Large sheets of flames and cinders covered the streets and
public places; the houses tottered, and were tumbled topsy-turvy
even to their foundations, which were themselves destroyed, and thirty
thousand inhabitants of both sexes, young and old, were buried beneath
the ruins.
The sailor, whistling and swearing, cried, "Damn it, there's
something to be got here."
"What can be the sufficing reason of this phenomenon?" said
Pangloss.
"It is certainly the day of judgment," said Candide.
The sailor, defying death in the pursuit of plunder, rushed into the
midst of the ruin, where he found some money, with which he got drunk,
and, after he had slept himself sober he purchased the favors of the
first good-natured wench that came in his way, amidst the ruins of
demolished houses and the groans of half-buried and expiring persons.

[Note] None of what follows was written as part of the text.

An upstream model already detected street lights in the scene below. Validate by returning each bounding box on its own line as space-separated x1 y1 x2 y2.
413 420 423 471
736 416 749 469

Pangloss pulled him by the sleeve. "Friend," said he, "this is not
right, you trespass against the universal reason, and have mistaken
your time."
"Death and zounds!" answered the other, "I am a sailor and was
born at Batavia, and have trampled four times upon the crucifix in
as many voyages to Japan; you have come to a good hand with your
universal reason."
In the meantime, Candide, who had been wounded by some pieces of
stone that fell from the houses, lay stretched in the street, almost
covered with rubbish.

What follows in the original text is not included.